**Page text**
1. ## [SOLVED] Calculus Question

Hello, I need to hand this in tomorrow. It's within a Calculus paper.

A Rocket is modelled by a particle which moves along a vertical line. From launch, the rocket rises until its motor cuts out after 14 seconds. At this time it has reached a height of 480 metres above the launch pad and attained an upward velocity of $70ms^{-1}$. From this time on, the rocket has constant upward acceleration $-10ms^{-2}$ (due to the effect of gravity alone).

Choose the s-axis (for the position of the particle that represents the rocket) to point upwards, with origin at the launch pad. Take $t=0$ to be the time when the rocket motor cuts out.

a) What is the maximum height (above the launch pad) reached by the rocket?

b) How long (form launch) does the rocket take to reach this maximum height?

c) After how long (from launch) does the rocket crash onto the launch pad?
What I'm doing is wrong as I need to work out the answer to part b before I can answer part a. Plus this is a calculus question and I'm not sure how that fits in with my attempt at an answer. There must be an easier less complicated way.

**Stored data**
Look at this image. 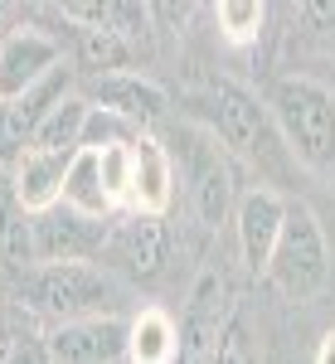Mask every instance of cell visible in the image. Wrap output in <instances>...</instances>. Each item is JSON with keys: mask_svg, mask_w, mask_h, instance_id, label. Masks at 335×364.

**To do**
**1)** In the rocket problem, how many seconds after launch does the motor cut out?
**2)** Using the rocket problem, mark each statement yes or no, and quote the words that decide it.
(a) The rocket is 480 metres above the launch pad when its motor cuts out.
(b) The s-axis is chosen to point downwards.
(c) The poster says part a has to be worked out before part b.

**Solutions for each task**
**1)** 14 seconds.

**2)**
(a) Yes: "At this time it has reached a height of 480 metres above the launch pad"
(b) No: "to point upwards, with origin at the launch pad"
(c) No: "I need to work out the answer to part b before I can answer part a"